[Items from a dataset]
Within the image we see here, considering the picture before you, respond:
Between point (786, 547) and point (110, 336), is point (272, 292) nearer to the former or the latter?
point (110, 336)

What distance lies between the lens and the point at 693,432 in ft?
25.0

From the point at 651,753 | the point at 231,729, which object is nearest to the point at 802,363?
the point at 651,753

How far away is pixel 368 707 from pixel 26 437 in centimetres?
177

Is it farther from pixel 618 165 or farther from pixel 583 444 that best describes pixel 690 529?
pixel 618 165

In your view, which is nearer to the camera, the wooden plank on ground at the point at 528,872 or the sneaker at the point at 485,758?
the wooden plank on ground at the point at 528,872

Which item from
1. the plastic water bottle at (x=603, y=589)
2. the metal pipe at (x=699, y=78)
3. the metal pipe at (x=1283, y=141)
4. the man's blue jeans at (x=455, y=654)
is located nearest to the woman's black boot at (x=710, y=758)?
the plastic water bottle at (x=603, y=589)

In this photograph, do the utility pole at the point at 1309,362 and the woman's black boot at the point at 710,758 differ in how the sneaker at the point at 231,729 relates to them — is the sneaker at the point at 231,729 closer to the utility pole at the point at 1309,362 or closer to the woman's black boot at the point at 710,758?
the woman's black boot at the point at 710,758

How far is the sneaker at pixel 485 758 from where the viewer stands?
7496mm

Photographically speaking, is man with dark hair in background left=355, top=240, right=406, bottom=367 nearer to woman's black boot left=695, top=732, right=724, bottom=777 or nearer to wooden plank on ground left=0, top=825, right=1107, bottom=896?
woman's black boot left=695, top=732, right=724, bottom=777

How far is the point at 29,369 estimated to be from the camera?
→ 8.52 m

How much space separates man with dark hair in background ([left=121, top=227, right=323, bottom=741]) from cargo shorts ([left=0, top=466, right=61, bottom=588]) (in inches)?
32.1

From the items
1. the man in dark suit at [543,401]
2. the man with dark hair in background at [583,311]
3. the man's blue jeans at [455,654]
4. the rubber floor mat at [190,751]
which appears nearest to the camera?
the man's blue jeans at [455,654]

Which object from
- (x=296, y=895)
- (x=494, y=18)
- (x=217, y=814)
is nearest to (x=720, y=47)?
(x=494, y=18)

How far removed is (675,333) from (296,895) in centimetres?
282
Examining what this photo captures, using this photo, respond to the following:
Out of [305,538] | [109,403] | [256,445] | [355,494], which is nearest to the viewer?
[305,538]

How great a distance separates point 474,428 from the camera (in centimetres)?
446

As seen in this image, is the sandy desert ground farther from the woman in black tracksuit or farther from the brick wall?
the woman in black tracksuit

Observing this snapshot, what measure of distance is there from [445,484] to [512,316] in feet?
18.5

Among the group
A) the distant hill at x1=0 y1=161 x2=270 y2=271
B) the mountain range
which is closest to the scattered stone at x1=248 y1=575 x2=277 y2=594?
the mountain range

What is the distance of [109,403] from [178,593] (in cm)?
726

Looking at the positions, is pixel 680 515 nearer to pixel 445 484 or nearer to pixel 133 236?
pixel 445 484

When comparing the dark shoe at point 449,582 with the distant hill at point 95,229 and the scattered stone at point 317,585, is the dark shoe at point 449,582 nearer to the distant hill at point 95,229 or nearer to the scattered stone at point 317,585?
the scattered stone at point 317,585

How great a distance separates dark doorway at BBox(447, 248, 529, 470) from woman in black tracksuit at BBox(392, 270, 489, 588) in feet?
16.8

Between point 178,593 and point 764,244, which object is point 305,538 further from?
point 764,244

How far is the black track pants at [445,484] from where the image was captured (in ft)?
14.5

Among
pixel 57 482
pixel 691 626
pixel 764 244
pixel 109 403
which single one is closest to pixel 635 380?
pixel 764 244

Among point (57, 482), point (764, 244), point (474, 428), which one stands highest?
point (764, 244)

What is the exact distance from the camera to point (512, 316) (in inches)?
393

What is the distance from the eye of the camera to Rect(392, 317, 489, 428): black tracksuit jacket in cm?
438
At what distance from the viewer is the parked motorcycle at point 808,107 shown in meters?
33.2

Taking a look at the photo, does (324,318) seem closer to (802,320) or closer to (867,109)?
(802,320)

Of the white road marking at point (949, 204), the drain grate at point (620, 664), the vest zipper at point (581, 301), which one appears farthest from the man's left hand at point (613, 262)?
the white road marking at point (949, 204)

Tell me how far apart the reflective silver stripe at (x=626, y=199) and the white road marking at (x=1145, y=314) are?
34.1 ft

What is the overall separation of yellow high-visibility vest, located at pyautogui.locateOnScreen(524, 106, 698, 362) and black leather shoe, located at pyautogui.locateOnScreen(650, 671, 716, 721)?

What you are asked to do
Format every line of the data above as a JSON list of strings, one string per line. Leave out the blank lines.

Finished task
[
  "Within the image we see here, considering the picture before you, respond:",
  "Between point (786, 547) and point (110, 336), is point (272, 292) nearer to the former or the latter?",
  "point (110, 336)",
  "What distance lies between the lens and the point at 693,432 in ft?",
  "25.0",
  "From the point at 651,753 | the point at 231,729, which object is nearest to the point at 802,363?",
  "the point at 651,753",
  "How far away is pixel 368 707 from pixel 26 437 in centimetres?",
  "177",
  "Is it farther from pixel 618 165 or farther from pixel 583 444 that best describes pixel 690 529?",
  "pixel 618 165",
  "In your view, which is nearer to the camera, the wooden plank on ground at the point at 528,872 or the sneaker at the point at 485,758?",
  "the wooden plank on ground at the point at 528,872",
  "Which item from",
  "1. the plastic water bottle at (x=603, y=589)",
  "2. the metal pipe at (x=699, y=78)",
  "3. the metal pipe at (x=1283, y=141)",
  "4. the man's blue jeans at (x=455, y=654)",
  "is located nearest to the woman's black boot at (x=710, y=758)?",
  "the plastic water bottle at (x=603, y=589)",
  "In this photograph, do the utility pole at the point at 1309,362 and the woman's black boot at the point at 710,758 differ in how the sneaker at the point at 231,729 relates to them — is the sneaker at the point at 231,729 closer to the utility pole at the point at 1309,362 or closer to the woman's black boot at the point at 710,758?",
  "the woman's black boot at the point at 710,758",
  "How far is the sneaker at pixel 485 758 from where the viewer stands?",
  "7496mm",
  "Photographically speaking, is man with dark hair in background left=355, top=240, right=406, bottom=367 nearer to woman's black boot left=695, top=732, right=724, bottom=777 or nearer to wooden plank on ground left=0, top=825, right=1107, bottom=896?",
  "woman's black boot left=695, top=732, right=724, bottom=777",
  "How far is the point at 29,369 estimated to be from the camera?",
  "→ 8.52 m",
  "How much space separates man with dark hair in background ([left=121, top=227, right=323, bottom=741]) from cargo shorts ([left=0, top=466, right=61, bottom=588]) (in inches)?",
  "32.1",
  "From the items",
  "1. the man in dark suit at [543,401]",
  "2. the man with dark hair in background at [583,311]",
  "3. the man's blue jeans at [455,654]",
  "4. the rubber floor mat at [190,751]",
  "which appears nearest to the camera?",
  "the man's blue jeans at [455,654]",
  "Which object from",
  "- (x=296, y=895)",
  "- (x=494, y=18)",
  "- (x=217, y=814)",
  "is nearest to (x=720, y=47)?",
  "(x=494, y=18)",
  "How far removed is (675,333) from (296,895) in centimetres?",
  "282",
  "Examining what this photo captures, using this photo, respond to the following:",
  "Out of [305,538] | [109,403] | [256,445] | [355,494], which is nearest to the viewer?",
  "[305,538]",
  "How great a distance separates point 474,428 from the camera (in centimetres)?",
  "446",
  "As seen in this image, is the sandy desert ground farther from the woman in black tracksuit or farther from the brick wall?",
  "the woman in black tracksuit",
  "Observing this snapshot, what measure of distance is there from [445,484] to [512,316] in feet?",
  "18.5",
  "Among the group",
  "A) the distant hill at x1=0 y1=161 x2=270 y2=271",
  "B) the mountain range",
  "which is closest to the scattered stone at x1=248 y1=575 x2=277 y2=594?",
  "the mountain range",
  "What is the distance of [109,403] from [178,593] (in cm)?",
  "726",
  "Looking at the positions, is pixel 680 515 nearer to pixel 445 484 or nearer to pixel 133 236?",
  "pixel 445 484",
  "When comparing the dark shoe at point 449,582 with the distant hill at point 95,229 and the scattered stone at point 317,585, is the dark shoe at point 449,582 nearer to the distant hill at point 95,229 or nearer to the scattered stone at point 317,585?",
  "the scattered stone at point 317,585",
  "How great a distance separates dark doorway at BBox(447, 248, 529, 470) from woman in black tracksuit at BBox(392, 270, 489, 588) in feet?",
  "16.8",
  "Between point 178,593 and point 764,244, which object is point 305,538 further from?",
  "point 764,244",
  "How far is the black track pants at [445,484] from where the image was captured (in ft)?",
  "14.5",
  "Among",
  "pixel 57 482",
  "pixel 691 626",
  "pixel 764 244",
  "pixel 109 403",
  "which single one is closest to pixel 635 380?",
  "pixel 764 244",
  "Among point (57, 482), point (764, 244), point (474, 428), which one stands highest?",
  "point (764, 244)",
  "What is the exact distance from the camera to point (512, 316) (in inches)?",
  "393",
  "What is the distance from the eye of the camera to Rect(392, 317, 489, 428): black tracksuit jacket in cm?",
  "438",
  "At what distance from the viewer is the parked motorcycle at point 808,107 shown in meters?",
  "33.2",
  "Taking a look at the photo, does (324,318) seem closer to (802,320) or closer to (867,109)?",
  "(802,320)",
  "Of the white road marking at point (949, 204), the drain grate at point (620, 664), the vest zipper at point (581, 301), which one appears farthest from the man's left hand at point (613, 262)?",
  "the white road marking at point (949, 204)",
  "Tell me how far apart the reflective silver stripe at (x=626, y=199) and the white road marking at (x=1145, y=314) are?",
  "34.1 ft",
  "What is the overall separation of yellow high-visibility vest, located at pyautogui.locateOnScreen(524, 106, 698, 362) and black leather shoe, located at pyautogui.locateOnScreen(650, 671, 716, 721)?"
]